The detainees held in this camp are placed in hoods when transferred from the camp to other locations for their military commission or other purposes.[4] [5] Some of the detainees, who faced charges before the Guantanamo military commissions, had attorneys who were initially told that they could not interview their clients. The attorneys were told it would be a breach of the camp's security for them to know the camp's location.[6] When attorneys Suzanne Lachelier and Richard Federico offered to wear the same hoods the detainees wore to visit the camp, they were eventually allowed to visit the camp without wearing blindfolds. They were transported to the camp in the same windowless van as the detainees, so they did not know the camp's location.

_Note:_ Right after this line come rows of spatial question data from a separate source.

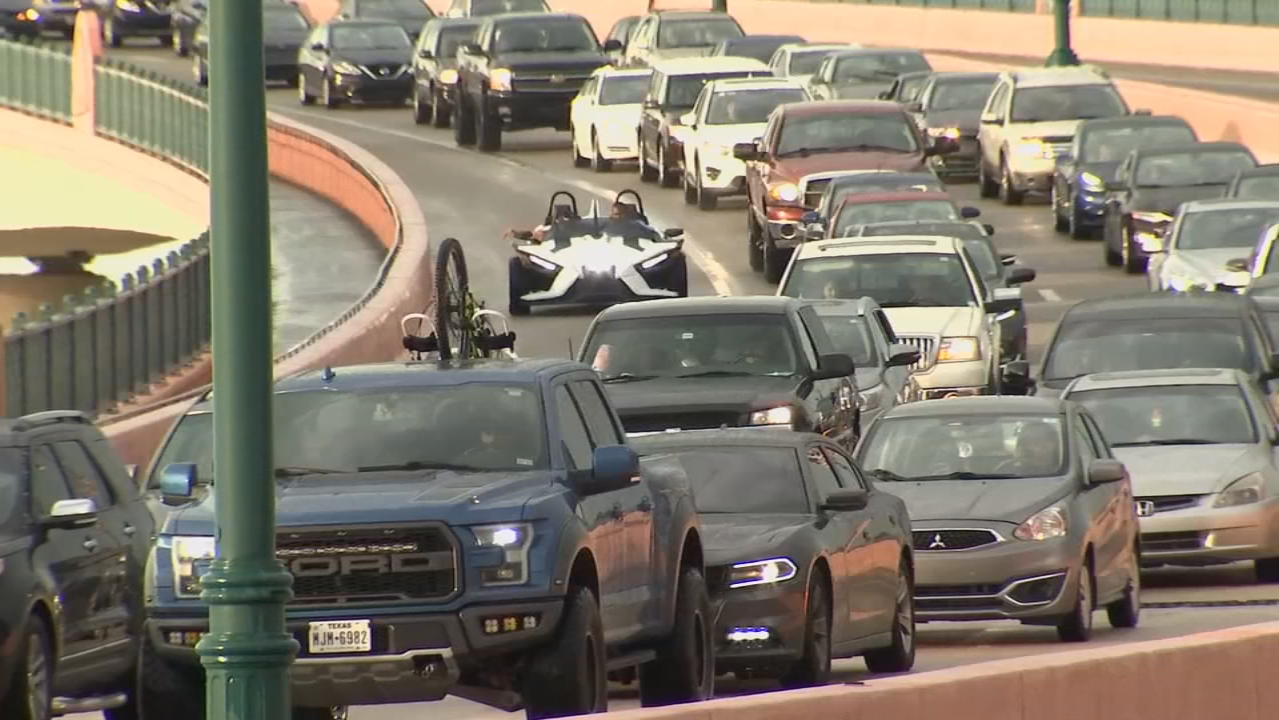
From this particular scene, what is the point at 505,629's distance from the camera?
492 inches

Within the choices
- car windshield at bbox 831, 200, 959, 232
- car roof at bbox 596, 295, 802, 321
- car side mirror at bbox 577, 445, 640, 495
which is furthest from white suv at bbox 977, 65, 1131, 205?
car side mirror at bbox 577, 445, 640, 495

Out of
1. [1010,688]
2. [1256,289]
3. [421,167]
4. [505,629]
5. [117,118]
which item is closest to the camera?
[1010,688]

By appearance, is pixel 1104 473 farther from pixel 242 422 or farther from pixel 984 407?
pixel 242 422

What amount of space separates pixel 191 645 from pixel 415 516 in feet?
3.31

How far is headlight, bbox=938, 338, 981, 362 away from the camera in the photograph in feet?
94.2

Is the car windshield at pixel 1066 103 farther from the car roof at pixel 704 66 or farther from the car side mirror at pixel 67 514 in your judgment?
the car side mirror at pixel 67 514

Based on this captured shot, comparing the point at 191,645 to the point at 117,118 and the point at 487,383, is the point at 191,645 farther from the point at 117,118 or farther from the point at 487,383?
the point at 117,118

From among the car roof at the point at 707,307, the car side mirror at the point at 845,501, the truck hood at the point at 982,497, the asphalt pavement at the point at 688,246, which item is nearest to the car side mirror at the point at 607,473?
the asphalt pavement at the point at 688,246

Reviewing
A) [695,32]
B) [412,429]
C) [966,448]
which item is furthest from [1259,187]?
[412,429]

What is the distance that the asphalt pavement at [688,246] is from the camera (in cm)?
1912

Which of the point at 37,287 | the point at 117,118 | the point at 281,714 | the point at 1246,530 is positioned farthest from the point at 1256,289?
the point at 37,287

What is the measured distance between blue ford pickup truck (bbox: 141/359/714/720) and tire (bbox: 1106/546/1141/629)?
6023 mm

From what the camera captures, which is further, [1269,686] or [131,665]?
[131,665]

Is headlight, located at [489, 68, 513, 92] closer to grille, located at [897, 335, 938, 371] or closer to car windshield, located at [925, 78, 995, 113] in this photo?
car windshield, located at [925, 78, 995, 113]
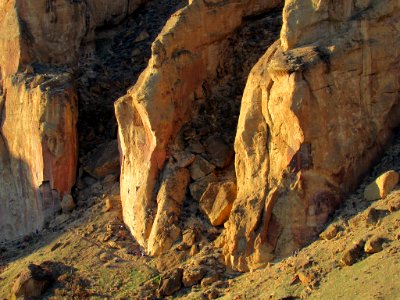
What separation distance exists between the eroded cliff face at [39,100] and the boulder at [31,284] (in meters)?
3.43

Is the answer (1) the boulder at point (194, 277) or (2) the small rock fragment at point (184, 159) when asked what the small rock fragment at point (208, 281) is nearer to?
(1) the boulder at point (194, 277)

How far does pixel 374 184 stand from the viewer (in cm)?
2588

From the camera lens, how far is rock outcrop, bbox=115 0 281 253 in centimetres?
2897

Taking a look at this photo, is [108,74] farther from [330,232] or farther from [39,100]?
[330,232]

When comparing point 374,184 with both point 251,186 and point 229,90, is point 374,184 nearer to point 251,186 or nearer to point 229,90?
point 251,186

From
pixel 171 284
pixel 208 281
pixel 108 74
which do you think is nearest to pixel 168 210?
pixel 171 284

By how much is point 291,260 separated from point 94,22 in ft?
41.9

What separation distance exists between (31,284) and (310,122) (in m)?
8.41

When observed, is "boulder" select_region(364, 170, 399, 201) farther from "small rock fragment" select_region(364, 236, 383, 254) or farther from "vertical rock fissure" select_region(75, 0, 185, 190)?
"vertical rock fissure" select_region(75, 0, 185, 190)

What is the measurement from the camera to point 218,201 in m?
28.0

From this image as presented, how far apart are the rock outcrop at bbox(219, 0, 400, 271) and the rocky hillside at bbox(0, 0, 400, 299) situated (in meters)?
0.04

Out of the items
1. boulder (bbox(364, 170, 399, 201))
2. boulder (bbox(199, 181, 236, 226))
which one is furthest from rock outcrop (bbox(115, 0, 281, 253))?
boulder (bbox(364, 170, 399, 201))

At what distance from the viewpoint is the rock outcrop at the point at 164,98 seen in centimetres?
2897

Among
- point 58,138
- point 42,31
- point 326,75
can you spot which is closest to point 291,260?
point 326,75
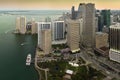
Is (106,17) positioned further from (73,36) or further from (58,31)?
(73,36)

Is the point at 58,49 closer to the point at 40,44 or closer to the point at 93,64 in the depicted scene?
the point at 40,44

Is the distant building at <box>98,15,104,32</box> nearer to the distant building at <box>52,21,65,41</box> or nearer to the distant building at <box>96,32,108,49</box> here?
the distant building at <box>52,21,65,41</box>

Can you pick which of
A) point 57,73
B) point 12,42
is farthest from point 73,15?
point 57,73

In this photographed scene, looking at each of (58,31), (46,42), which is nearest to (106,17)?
(58,31)

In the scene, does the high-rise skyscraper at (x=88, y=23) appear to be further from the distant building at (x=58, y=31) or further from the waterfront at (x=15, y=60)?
the waterfront at (x=15, y=60)

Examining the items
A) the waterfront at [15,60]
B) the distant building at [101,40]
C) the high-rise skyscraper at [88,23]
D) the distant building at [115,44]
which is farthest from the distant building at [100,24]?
the distant building at [115,44]

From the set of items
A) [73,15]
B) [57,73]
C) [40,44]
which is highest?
[73,15]
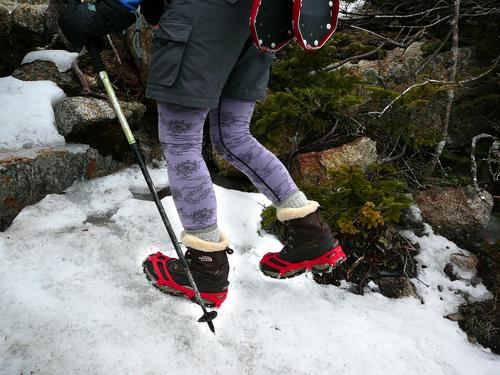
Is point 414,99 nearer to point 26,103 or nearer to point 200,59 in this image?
point 200,59

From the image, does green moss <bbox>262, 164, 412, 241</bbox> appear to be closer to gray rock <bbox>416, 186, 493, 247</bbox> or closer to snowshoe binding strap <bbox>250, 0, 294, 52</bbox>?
gray rock <bbox>416, 186, 493, 247</bbox>

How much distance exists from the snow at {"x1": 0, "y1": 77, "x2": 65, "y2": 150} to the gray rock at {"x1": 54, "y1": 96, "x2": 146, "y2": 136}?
79 mm

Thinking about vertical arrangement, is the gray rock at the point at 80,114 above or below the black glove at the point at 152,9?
below

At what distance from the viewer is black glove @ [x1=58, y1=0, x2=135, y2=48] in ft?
5.78

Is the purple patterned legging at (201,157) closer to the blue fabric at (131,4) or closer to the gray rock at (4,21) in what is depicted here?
the blue fabric at (131,4)

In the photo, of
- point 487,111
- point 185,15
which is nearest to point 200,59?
point 185,15

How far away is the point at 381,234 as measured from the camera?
9.98ft

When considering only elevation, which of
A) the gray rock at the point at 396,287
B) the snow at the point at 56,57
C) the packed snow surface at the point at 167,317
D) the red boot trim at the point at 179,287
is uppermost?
the snow at the point at 56,57

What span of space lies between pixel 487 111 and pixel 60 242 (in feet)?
→ 16.1

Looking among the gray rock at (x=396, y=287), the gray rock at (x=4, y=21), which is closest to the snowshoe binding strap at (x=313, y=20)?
the gray rock at (x=396, y=287)

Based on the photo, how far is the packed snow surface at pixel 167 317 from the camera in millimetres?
1796

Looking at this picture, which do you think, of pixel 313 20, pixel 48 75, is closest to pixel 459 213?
pixel 313 20

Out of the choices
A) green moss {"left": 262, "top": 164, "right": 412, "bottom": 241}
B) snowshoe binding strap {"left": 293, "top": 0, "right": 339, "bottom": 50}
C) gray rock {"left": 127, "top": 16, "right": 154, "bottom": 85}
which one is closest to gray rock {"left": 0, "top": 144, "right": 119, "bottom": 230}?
gray rock {"left": 127, "top": 16, "right": 154, "bottom": 85}

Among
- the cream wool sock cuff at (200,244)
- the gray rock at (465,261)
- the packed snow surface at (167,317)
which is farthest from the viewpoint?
the gray rock at (465,261)
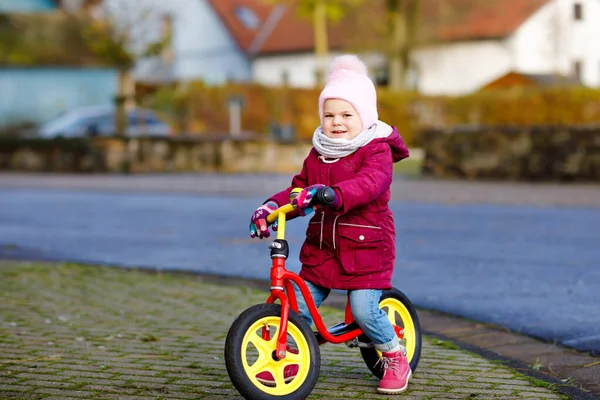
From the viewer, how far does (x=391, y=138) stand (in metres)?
4.68

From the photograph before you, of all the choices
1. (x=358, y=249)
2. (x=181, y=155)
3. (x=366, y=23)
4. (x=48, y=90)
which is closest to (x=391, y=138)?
(x=358, y=249)

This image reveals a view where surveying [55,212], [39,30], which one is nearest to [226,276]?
[55,212]

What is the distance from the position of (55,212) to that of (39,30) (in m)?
20.5

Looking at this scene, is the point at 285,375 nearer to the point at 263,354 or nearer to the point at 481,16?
the point at 263,354

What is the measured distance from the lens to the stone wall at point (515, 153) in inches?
747

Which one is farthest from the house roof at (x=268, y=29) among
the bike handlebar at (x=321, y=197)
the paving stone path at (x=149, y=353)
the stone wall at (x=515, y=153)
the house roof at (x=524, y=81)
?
the bike handlebar at (x=321, y=197)

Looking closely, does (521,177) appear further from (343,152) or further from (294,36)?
(294,36)

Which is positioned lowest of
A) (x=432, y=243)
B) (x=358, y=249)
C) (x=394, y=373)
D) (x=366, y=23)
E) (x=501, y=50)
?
(x=432, y=243)

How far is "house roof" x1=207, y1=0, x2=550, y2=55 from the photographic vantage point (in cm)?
5184

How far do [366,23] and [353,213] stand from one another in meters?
47.2

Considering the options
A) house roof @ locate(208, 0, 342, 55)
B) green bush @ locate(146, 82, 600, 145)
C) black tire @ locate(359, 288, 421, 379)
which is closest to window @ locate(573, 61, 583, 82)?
house roof @ locate(208, 0, 342, 55)

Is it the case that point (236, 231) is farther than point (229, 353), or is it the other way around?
point (236, 231)

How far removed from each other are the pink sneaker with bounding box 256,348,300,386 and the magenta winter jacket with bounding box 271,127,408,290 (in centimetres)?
36

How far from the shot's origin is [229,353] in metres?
4.20
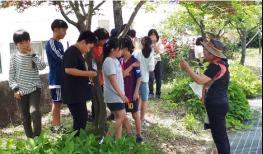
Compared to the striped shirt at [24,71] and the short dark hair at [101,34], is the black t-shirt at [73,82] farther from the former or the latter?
the short dark hair at [101,34]

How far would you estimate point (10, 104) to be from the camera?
Result: 6262 mm

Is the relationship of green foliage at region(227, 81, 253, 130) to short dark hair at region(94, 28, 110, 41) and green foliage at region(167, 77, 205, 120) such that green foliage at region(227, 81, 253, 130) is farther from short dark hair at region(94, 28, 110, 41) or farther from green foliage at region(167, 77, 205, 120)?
short dark hair at region(94, 28, 110, 41)

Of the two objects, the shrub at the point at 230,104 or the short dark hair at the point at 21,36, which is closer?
the short dark hair at the point at 21,36

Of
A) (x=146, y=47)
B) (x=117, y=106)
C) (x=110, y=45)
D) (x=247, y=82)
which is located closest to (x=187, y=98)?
(x=146, y=47)

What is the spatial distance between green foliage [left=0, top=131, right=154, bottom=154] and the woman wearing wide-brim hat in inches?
40.2

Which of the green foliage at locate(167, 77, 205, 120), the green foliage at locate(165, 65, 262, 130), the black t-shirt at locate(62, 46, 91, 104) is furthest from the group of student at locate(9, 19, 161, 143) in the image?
the green foliage at locate(167, 77, 205, 120)

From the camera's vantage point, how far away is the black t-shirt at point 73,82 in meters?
4.54

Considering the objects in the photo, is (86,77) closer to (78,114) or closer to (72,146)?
(78,114)

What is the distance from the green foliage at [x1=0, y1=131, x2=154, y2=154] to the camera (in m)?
3.68

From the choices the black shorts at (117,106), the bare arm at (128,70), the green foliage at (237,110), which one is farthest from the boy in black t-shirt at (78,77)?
the green foliage at (237,110)

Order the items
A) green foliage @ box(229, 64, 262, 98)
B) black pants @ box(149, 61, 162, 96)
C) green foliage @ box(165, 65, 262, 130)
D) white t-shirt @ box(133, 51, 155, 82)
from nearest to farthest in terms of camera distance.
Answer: white t-shirt @ box(133, 51, 155, 82), green foliage @ box(165, 65, 262, 130), black pants @ box(149, 61, 162, 96), green foliage @ box(229, 64, 262, 98)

Attorney James Connell was the first person to visit a client at the prison. He visited his client Ammar al Baluchi at Camp 7 in August 2013.[7]
A 2013 budget request from the United States Southern Command for new prison construction at the base was presumed by reports to be for the replacement of Camp 7, though specifics of existing facilities were not discussed.[8]
According to an article by Carol Rosenberg, published in The New York Times, on 17 September 2019, Camp Seven had at least two recreation yards. At a preliminary hearing held that day prosecutors read a transcript of a conversation Ammar al Baluchi had with another captive, conducted by yelling over the wall of his recreation yard to the nearby recreation yard of the other man. It had not been known, until the release of this transcript, that the recreation yards contained hidden listening devices.